Orrin was missing, but over the shelves Annileen saw that the door to his office was open. He’d likely gone for his blaster. Behind the counter, Jabe had pulled the pistol from the cashbox. Annileen waved him off. If she didn’t want Jabe hunting Tuskens, she surely didn’t want him killed in a shootout with … what? Whatever these people were.
“I’m Bojo Boopa,” the Gossam said, surveying Annileen. “But you will call me Master Boopa.”
“Not if you don’t want me to laugh.” Annileen looked to her left.
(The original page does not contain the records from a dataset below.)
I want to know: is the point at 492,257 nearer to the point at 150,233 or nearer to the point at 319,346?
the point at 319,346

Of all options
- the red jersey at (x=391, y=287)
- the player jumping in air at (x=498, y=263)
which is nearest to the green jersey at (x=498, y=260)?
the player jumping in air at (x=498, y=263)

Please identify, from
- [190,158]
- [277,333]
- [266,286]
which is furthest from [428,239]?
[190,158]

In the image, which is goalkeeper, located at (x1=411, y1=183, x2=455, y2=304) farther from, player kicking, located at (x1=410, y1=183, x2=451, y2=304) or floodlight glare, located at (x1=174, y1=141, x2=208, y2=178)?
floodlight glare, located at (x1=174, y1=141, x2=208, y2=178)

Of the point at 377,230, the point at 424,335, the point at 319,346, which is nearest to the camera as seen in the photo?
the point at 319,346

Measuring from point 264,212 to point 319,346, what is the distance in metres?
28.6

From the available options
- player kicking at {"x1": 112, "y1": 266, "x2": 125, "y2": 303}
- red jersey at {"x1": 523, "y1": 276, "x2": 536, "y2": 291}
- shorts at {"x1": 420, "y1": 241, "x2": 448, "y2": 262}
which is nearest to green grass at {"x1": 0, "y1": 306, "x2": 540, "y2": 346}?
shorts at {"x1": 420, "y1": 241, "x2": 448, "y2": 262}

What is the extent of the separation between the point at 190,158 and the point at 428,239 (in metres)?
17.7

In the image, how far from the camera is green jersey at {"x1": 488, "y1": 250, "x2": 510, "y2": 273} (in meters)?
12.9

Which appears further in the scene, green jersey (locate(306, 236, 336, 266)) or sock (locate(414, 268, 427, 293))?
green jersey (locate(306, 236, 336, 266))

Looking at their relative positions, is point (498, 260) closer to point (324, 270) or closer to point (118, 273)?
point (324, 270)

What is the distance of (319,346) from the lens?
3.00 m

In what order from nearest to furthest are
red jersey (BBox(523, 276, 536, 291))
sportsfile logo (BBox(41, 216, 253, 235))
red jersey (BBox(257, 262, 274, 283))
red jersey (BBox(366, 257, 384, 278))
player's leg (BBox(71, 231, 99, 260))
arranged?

Ben was standing casually at a clothing rack, trying to pay the visitors no mind. But she saw his eyes dart between her and Jabe in a way she found reassuring.
The Gamorreans thundered forward, bumping against shelves. Items clattered to the floor.
“Hey!” Annileen stepped up—only to freeze as one of the titans growled. The other balled his fist and punched a display, knocking packages all across the aisle. At the bar, Jabe began to move.
“There’s no need for trouble,” Ben said, interposing his body between the Gamorreans and Annileen.
Boopa leered at him and returned the flask inside his coat in a move that displayed his blasters to the watchful customers. “What are you supposed to be? A hero?”
“Not at all,” Ben said, kneeling. “I’m the janitor.” He began picking up the fallen containers and placing them back on their shelves.